Aku tersadar dari lamunanku saat
penjaga sekolah menyembulkan kepalanya dari balik tirai UKS dan menyuruhku
pulang. Malam belum terlalu larut tapi suasana sudah begitu sepi. Aku
mendongakkan kepalaku melihat bintang-bintang bertaburan di langit. Di kota
kecil seperti ini yang jauh dari keramaian dan polusi, cahata bintang-bintang
terlihat begitu jelas. Memandang berbagai formasi dan rasi bintang yang begitu
banyak membuatku sedikit terhibur. Sesampainya di kamarku aku langsung
merebahkan diri di tempat tidur. Hari ini benar-benar melelahkan. Aku hampir
memejamkan mataku saat pintu kamarku di ketuk seseorang. Aku mengernyit. Siapa
yang malam-malam begini mengetuk pintu? Aku bertanya-tanya dalam hati. Dengan
malas kubuka kenop pintu. Wajahku tak mampu menyembunyikan ekspresi terkejut
saat aku melihat seseorang di hadapanku.

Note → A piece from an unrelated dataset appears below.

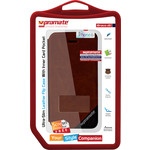 Чехол Promate для iPhone 6 Brace-6 Brown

Meilan tersenyum melambaikan
tangannya. Di tangan yang satunya ia memegang semangkuk bubur.
“ Hai Kak deni!” sapanya
“ Kenapa kamu di sini?” tanyaku
benar-benar terkejut. Meilan tertawa berderai.
“ Ah kakak nggak tau ya, aku adalah
anak dari pemilik kost-kostan ini. Aku baru aja pulang dari pertukaran pelajar.
Oya ini aku bawakan bubur dari Bunda, dimakan ya Kak.” jelasnya. Aku hanya
begong menerima semangkuk bubur darinya. Meilan kemudian pamit, tapi aku masih
saja berdiri di depan pintu menatap punggungnya yang mulai menjauh. Aku
menggelengkan kepala. Dunia memang sempit.